Worker works for 40 years paying 20% of his wages into Social Security. equals same worker living 20 years collecting 40% of his wages.

add in some factors for growth of wages (if any) and payouts for death and disability, and growth or decline in population and you will change the results, but not by much.

the sky is not going to fall.

and your 29 cents in benefits for each dollar of taxes is off by at least a factor of three. and the difference ... whether a real gain of 2.5% as Biggs calculates.. or a "present value" loss of 0.5% as Biggs calculates (I think. he will correct me.) matters to you is a function of your estimate of the risks, and of course your ability to tolerate large losses.
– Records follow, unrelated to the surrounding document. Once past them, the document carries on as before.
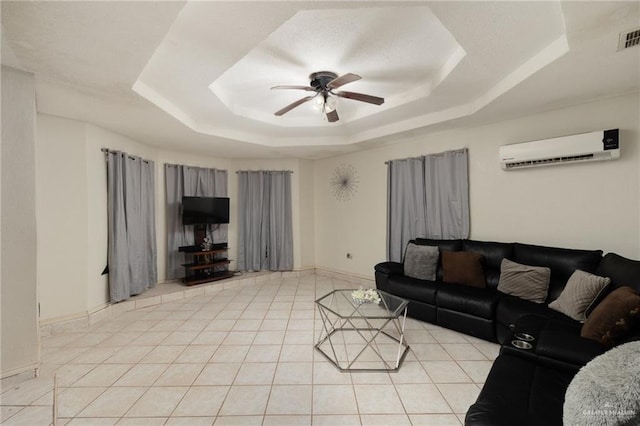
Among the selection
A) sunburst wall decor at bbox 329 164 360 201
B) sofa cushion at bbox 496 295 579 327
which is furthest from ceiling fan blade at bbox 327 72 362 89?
sunburst wall decor at bbox 329 164 360 201

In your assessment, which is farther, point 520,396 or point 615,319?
point 615,319

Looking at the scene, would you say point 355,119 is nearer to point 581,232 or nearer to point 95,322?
point 581,232

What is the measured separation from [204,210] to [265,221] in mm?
1202

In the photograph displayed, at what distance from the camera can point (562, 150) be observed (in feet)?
9.02

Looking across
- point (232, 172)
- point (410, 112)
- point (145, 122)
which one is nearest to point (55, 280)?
point (145, 122)

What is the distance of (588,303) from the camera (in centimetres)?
211

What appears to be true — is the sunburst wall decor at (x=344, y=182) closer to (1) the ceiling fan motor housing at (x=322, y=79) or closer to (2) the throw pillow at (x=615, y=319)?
(1) the ceiling fan motor housing at (x=322, y=79)

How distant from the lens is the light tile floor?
1725 mm

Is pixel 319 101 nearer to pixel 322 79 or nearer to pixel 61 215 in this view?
pixel 322 79

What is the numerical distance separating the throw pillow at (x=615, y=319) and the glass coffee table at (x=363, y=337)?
121 centimetres

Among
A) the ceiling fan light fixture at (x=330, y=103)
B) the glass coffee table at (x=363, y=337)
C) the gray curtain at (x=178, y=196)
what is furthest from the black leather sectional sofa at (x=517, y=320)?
the gray curtain at (x=178, y=196)

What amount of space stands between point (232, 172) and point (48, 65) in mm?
3559

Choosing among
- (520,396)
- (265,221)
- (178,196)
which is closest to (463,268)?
(520,396)

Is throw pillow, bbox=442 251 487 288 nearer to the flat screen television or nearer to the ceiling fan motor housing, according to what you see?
the ceiling fan motor housing
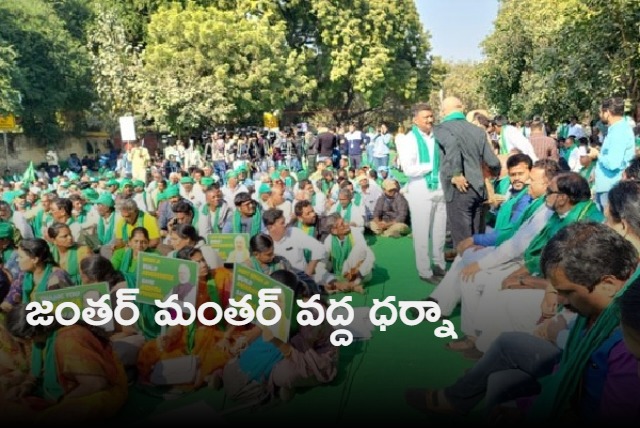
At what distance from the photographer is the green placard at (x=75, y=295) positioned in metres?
3.25

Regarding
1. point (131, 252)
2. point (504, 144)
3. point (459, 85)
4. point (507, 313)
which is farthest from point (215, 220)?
point (459, 85)

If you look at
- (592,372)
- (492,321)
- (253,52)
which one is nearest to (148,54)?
(253,52)

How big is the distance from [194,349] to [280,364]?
615 mm

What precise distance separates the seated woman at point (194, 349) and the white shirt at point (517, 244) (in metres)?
1.57

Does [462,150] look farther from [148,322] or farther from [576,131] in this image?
[576,131]

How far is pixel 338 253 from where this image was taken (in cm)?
566

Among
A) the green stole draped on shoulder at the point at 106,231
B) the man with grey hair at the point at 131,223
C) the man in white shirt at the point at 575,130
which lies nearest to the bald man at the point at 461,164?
the man with grey hair at the point at 131,223

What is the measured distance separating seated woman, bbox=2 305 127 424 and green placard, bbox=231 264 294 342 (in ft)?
2.35

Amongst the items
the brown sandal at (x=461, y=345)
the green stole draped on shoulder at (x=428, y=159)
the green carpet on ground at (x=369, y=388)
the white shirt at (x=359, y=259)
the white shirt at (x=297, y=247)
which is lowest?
the green carpet on ground at (x=369, y=388)

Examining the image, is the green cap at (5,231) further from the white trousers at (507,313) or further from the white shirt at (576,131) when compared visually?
the white shirt at (576,131)

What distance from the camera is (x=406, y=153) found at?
5207 mm

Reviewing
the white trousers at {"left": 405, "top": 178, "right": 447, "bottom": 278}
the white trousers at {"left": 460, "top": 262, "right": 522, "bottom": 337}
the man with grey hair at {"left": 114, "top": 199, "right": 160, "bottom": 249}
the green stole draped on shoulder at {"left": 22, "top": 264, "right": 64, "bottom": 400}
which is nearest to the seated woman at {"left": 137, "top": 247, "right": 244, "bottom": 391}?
the green stole draped on shoulder at {"left": 22, "top": 264, "right": 64, "bottom": 400}

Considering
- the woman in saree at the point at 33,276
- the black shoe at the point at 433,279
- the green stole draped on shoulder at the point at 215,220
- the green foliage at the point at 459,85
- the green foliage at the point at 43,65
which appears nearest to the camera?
the woman in saree at the point at 33,276

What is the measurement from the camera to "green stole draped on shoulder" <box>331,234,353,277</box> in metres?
5.64
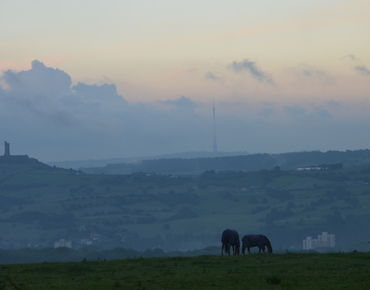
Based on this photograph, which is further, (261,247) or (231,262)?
(261,247)

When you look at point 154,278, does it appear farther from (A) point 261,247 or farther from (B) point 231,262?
(A) point 261,247

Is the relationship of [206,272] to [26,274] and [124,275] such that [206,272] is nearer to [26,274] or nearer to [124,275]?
[124,275]

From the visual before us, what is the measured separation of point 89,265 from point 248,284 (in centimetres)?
1438

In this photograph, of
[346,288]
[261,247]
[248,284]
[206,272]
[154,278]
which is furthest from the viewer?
[261,247]

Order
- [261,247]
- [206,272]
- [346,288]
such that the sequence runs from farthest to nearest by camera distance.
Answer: [261,247], [206,272], [346,288]

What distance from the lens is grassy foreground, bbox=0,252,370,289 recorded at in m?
24.7

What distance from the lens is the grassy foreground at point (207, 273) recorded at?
24.7 metres

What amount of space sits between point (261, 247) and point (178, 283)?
1984cm

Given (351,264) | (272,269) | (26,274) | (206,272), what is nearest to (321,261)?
(351,264)

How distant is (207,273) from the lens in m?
29.3

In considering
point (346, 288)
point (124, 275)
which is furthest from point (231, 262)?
point (346, 288)

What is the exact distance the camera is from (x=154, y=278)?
27703 mm

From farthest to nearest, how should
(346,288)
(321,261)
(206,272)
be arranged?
(321,261)
(206,272)
(346,288)

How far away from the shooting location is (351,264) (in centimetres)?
3102
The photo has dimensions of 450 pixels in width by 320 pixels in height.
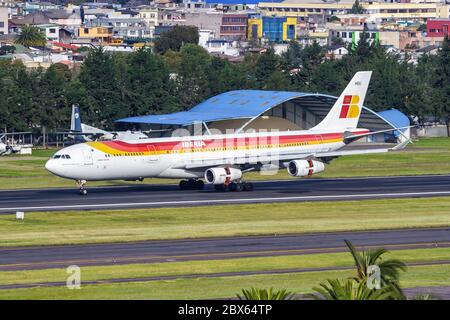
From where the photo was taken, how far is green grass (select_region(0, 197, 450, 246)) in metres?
62.8

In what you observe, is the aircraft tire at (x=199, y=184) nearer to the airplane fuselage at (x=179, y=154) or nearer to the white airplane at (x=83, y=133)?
the airplane fuselage at (x=179, y=154)

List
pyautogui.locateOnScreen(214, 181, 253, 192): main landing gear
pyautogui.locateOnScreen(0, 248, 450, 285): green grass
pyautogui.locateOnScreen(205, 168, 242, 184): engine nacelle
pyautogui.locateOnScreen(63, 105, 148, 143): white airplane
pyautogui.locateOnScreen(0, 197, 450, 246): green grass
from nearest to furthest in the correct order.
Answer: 1. pyautogui.locateOnScreen(0, 248, 450, 285): green grass
2. pyautogui.locateOnScreen(0, 197, 450, 246): green grass
3. pyautogui.locateOnScreen(205, 168, 242, 184): engine nacelle
4. pyautogui.locateOnScreen(214, 181, 253, 192): main landing gear
5. pyautogui.locateOnScreen(63, 105, 148, 143): white airplane

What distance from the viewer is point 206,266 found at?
5197 centimetres

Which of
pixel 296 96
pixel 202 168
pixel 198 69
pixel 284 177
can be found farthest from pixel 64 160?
pixel 198 69

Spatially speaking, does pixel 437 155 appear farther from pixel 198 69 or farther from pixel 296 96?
pixel 198 69

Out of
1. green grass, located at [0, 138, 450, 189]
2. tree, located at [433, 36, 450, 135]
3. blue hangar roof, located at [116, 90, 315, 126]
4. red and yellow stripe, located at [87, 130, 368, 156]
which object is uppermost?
tree, located at [433, 36, 450, 135]

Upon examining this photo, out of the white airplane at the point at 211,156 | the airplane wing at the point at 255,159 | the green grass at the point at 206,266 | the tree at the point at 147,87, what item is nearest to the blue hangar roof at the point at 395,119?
the tree at the point at 147,87

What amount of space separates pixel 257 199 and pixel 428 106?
91.1m

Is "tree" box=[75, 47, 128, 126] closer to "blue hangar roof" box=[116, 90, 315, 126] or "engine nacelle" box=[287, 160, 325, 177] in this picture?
"blue hangar roof" box=[116, 90, 315, 126]

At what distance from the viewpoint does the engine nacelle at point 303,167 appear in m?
87.9

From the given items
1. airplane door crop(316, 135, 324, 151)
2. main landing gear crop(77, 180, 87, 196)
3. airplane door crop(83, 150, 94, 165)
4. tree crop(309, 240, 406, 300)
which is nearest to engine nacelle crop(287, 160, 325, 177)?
airplane door crop(316, 135, 324, 151)

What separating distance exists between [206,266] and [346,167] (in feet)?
201

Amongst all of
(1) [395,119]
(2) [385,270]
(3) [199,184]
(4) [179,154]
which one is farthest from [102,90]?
(2) [385,270]

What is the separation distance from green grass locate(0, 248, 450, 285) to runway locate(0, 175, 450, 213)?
23.1 m
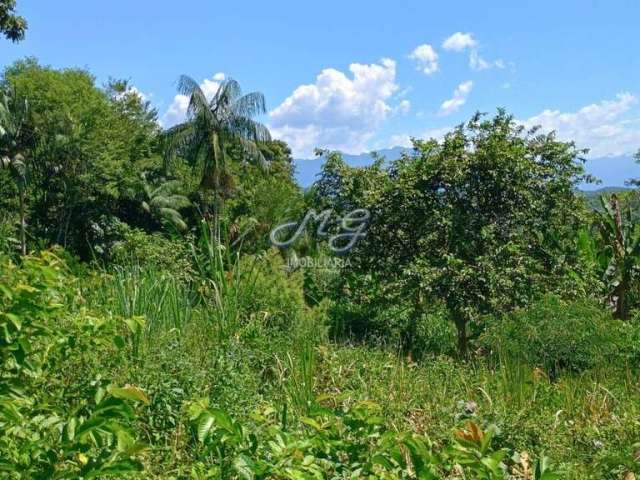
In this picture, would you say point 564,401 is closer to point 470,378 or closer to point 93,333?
point 470,378

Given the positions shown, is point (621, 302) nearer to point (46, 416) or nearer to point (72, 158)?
point (46, 416)

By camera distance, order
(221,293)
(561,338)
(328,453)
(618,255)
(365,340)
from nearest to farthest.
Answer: (328,453), (221,293), (561,338), (365,340), (618,255)

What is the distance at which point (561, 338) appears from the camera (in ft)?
22.3

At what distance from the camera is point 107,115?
26797mm

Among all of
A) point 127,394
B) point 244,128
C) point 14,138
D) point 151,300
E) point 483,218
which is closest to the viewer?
point 127,394

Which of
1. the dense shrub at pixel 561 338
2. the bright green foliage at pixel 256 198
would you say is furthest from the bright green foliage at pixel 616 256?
the bright green foliage at pixel 256 198

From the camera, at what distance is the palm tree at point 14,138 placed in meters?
22.9

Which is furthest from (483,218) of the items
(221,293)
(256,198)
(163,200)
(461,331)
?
(256,198)

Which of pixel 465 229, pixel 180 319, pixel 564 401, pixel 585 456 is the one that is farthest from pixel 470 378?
pixel 465 229

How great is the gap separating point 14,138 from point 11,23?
13631 millimetres

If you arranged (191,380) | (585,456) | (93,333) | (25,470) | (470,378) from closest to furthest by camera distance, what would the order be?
(25,470), (93,333), (585,456), (191,380), (470,378)

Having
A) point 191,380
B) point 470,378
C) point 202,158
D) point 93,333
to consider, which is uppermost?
point 202,158

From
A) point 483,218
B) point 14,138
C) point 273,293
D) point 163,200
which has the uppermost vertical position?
point 14,138

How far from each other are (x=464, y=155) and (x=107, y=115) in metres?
22.3
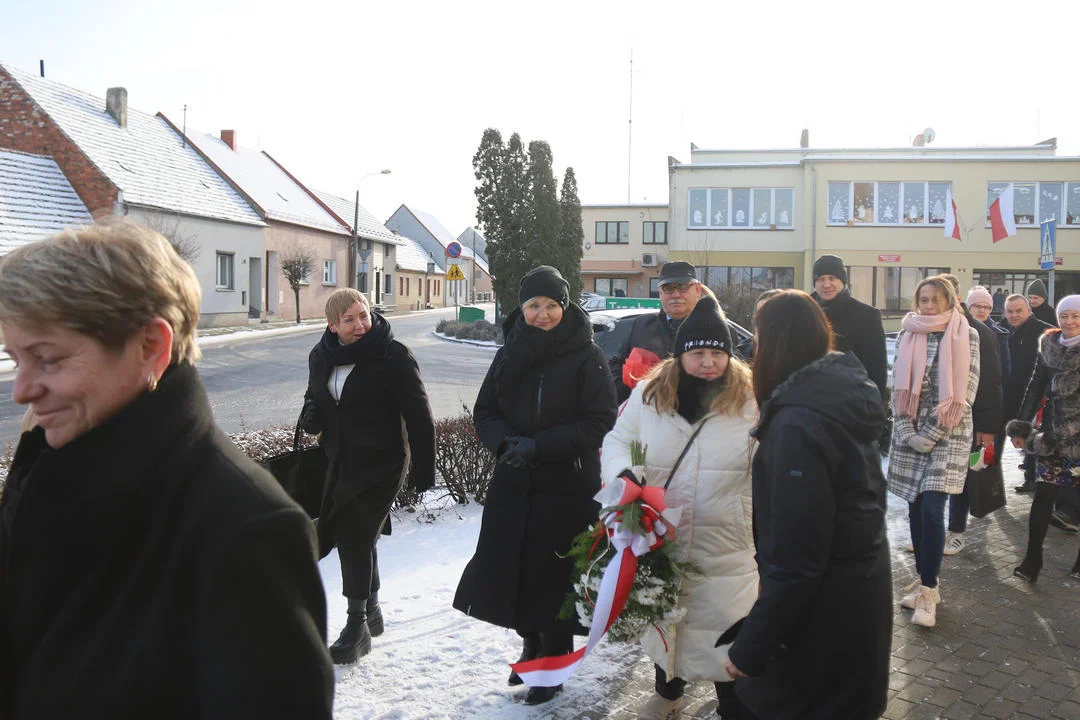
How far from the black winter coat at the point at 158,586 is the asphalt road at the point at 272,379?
646cm

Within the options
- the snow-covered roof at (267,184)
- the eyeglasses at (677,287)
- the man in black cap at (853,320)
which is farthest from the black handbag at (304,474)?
the snow-covered roof at (267,184)

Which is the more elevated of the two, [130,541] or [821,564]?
[130,541]

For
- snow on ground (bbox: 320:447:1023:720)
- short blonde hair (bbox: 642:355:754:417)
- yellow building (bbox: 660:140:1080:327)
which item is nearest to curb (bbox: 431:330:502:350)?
yellow building (bbox: 660:140:1080:327)

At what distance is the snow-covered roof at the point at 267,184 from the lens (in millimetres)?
40469

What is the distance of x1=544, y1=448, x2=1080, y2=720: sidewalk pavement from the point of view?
4176 mm

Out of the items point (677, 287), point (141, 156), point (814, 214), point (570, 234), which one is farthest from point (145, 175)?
point (677, 287)

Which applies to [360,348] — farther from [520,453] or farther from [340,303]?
[520,453]

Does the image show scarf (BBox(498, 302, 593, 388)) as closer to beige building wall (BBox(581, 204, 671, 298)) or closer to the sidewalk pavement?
the sidewalk pavement

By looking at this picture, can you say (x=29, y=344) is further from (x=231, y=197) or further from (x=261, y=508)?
(x=231, y=197)

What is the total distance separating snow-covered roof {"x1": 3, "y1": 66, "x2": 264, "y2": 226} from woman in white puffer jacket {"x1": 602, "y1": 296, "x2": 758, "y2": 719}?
100 ft

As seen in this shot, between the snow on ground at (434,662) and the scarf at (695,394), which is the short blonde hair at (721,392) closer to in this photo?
the scarf at (695,394)

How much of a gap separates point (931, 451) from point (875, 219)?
33663 millimetres

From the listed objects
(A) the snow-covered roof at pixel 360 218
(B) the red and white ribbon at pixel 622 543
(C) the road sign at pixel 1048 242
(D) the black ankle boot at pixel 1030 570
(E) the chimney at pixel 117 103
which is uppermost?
(E) the chimney at pixel 117 103

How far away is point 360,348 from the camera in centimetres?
488
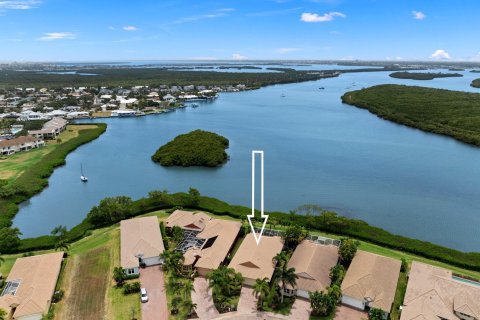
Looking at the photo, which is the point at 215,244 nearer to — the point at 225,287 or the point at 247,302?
the point at 225,287

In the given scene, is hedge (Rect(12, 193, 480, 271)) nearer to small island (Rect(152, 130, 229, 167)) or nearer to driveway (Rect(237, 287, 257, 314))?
driveway (Rect(237, 287, 257, 314))

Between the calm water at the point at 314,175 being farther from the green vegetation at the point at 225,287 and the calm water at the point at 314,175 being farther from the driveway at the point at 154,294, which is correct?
the green vegetation at the point at 225,287

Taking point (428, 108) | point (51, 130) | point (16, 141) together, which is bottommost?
point (16, 141)

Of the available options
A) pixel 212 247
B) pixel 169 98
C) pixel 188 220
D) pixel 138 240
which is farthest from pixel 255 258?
pixel 169 98

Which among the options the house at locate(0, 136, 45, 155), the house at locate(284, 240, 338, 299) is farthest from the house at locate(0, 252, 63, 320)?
the house at locate(0, 136, 45, 155)

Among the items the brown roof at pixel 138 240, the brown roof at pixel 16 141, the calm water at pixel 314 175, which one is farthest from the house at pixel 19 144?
the brown roof at pixel 138 240

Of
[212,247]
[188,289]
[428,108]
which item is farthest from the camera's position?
[428,108]

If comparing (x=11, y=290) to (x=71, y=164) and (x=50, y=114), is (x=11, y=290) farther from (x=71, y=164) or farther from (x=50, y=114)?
(x=50, y=114)
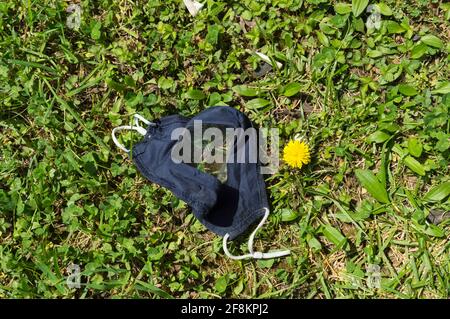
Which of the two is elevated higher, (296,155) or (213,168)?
(296,155)

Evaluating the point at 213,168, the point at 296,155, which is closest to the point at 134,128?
the point at 213,168

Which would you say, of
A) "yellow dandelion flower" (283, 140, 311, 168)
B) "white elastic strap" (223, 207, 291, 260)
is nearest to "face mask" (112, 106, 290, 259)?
"white elastic strap" (223, 207, 291, 260)

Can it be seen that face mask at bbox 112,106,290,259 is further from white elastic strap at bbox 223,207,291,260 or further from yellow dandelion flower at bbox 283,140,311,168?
yellow dandelion flower at bbox 283,140,311,168

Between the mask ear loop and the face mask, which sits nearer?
the face mask

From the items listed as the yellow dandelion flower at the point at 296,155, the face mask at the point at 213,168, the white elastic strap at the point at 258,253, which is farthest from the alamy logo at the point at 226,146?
the white elastic strap at the point at 258,253

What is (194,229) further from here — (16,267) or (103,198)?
(16,267)

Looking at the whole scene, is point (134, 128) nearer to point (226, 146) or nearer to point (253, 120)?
point (226, 146)
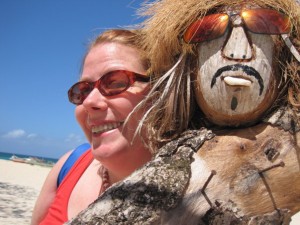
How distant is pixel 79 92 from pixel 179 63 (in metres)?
0.66

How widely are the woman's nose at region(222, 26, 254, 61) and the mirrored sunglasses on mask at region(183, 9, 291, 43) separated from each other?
26 millimetres

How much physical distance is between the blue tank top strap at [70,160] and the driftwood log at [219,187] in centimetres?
118

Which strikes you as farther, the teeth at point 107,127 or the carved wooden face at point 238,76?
the teeth at point 107,127

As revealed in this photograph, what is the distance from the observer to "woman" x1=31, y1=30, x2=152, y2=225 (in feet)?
4.83

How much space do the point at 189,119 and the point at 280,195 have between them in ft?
1.26

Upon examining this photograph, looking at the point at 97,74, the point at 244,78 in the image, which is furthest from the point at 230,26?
the point at 97,74

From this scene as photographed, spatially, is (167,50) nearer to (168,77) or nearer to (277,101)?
(168,77)

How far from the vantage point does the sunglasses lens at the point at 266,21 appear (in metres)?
1.04

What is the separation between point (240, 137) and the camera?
1.03m

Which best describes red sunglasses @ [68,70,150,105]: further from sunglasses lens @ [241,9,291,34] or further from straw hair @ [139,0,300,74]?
sunglasses lens @ [241,9,291,34]

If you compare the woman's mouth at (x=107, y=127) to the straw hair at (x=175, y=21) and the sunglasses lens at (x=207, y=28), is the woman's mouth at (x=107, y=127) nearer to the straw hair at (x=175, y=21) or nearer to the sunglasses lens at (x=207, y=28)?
the straw hair at (x=175, y=21)

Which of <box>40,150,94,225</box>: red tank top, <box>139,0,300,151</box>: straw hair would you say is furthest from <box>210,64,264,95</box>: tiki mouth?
<box>40,150,94,225</box>: red tank top

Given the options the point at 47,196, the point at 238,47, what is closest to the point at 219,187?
the point at 238,47

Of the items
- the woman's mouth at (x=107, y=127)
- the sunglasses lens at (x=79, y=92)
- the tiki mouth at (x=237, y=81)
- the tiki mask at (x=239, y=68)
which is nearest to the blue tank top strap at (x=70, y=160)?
the sunglasses lens at (x=79, y=92)
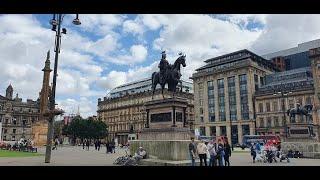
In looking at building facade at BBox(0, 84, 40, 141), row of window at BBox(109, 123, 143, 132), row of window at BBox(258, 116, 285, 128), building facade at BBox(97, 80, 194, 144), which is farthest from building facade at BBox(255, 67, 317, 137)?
building facade at BBox(0, 84, 40, 141)

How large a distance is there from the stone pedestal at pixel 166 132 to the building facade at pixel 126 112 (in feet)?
242

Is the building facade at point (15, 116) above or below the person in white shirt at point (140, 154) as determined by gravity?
above

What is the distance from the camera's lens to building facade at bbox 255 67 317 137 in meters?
77.2

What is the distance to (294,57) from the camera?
101 meters

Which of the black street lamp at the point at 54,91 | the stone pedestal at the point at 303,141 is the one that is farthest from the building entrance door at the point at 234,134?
the black street lamp at the point at 54,91

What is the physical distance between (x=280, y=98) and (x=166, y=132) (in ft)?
221

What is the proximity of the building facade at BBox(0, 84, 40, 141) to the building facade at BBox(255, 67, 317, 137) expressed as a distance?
8624 centimetres

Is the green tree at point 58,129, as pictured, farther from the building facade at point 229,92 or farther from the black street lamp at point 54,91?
the black street lamp at point 54,91

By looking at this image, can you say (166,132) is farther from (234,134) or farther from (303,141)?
(234,134)

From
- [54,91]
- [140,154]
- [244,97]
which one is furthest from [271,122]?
[54,91]

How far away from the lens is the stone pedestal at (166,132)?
21000 mm
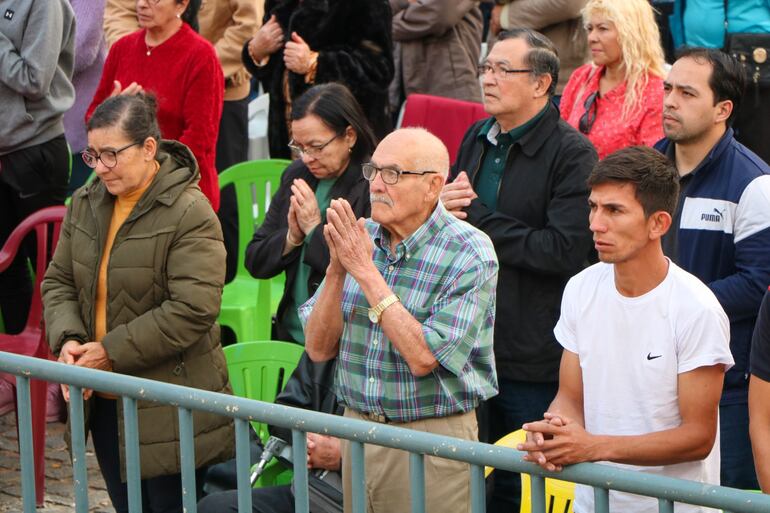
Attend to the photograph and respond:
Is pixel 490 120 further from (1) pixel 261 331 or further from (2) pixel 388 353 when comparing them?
(1) pixel 261 331

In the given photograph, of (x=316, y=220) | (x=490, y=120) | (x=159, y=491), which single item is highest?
(x=490, y=120)

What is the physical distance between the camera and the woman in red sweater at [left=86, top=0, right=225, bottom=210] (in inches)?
246

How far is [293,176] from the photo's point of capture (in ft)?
17.4

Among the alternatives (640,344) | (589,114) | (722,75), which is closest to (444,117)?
(589,114)

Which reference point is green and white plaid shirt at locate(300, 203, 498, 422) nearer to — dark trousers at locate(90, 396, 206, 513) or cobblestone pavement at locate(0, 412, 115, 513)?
dark trousers at locate(90, 396, 206, 513)

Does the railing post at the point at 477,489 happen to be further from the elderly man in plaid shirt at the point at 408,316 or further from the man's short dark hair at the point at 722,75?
the man's short dark hair at the point at 722,75

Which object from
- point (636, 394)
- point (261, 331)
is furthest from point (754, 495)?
point (261, 331)

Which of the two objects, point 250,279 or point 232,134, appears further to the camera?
point 232,134

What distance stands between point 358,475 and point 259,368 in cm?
192

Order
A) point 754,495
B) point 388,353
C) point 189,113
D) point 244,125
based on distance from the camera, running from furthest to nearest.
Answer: point 244,125 → point 189,113 → point 388,353 → point 754,495

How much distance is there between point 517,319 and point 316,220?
867 millimetres

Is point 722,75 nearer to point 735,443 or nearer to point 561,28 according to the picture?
point 735,443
the general experience of the country over the past 70 years has been that most people and the country as a whole do better with Social Security than they do with "the markets."

coberly said...

Biggs

ah, i read too fast and did not notice that Larsen was including "earned interest" in his calculation. it is not clear he included "inflation" in his calculation, but to be honest it's not the sort of calculation i am interested in spending too much time with.

As he notes (i think) he could have made this calculation in 1936 and saved us all the bother of Social Security and all those old people who had enough money to live indoors following their retirement.

I thought your reply to lawipau showed you understood this. well, no accounting for what people understand.

coberly said...

further note to larson

i did some calculations of my own a while back. best i remember is that the "return on investment" to social security beneficiary born 1943 or so would range from about 10% to about 2% (nominal) (but note that if inflation is higher, the roi on social security goes up automatically. can't do that with your "safe" investments) depending on lifetime income, married or single, self employed or not... leaving out any considerations of disability or death etc. and assuming average life expectancy.

the sheer number of variables makes such calculations of only limited usefulness.

you could, and Andrew has, fudge up some kind of "average person" and find an average roi, but what's the point. Social Security was not designed as an investment vehicle for the average person, who would no doubt do slightly better than social security... as an investment. but Social Security was designed as an insurance policy in case you don't quite do that well. for those who fall into that category, the investment is priceless.

Bruce Webb said...

Bruce Webb read it and is still scratching his head.

The date of TF depletion has moved in and out as SSA and CBO have adjusted their methodologies in relation to economic changes over the decades since 1984. That some guy wrote a Fortran program that at 25 year intervals managed to give the same result as the SSA Intermediate Cost alternative impresses me no more than a blind pig finding an acorn. Or in this case two acorns.

The impact of Boomer Demographics was baked into the pie by 1964. Only so much variation from the mean of any calculation was ever possible.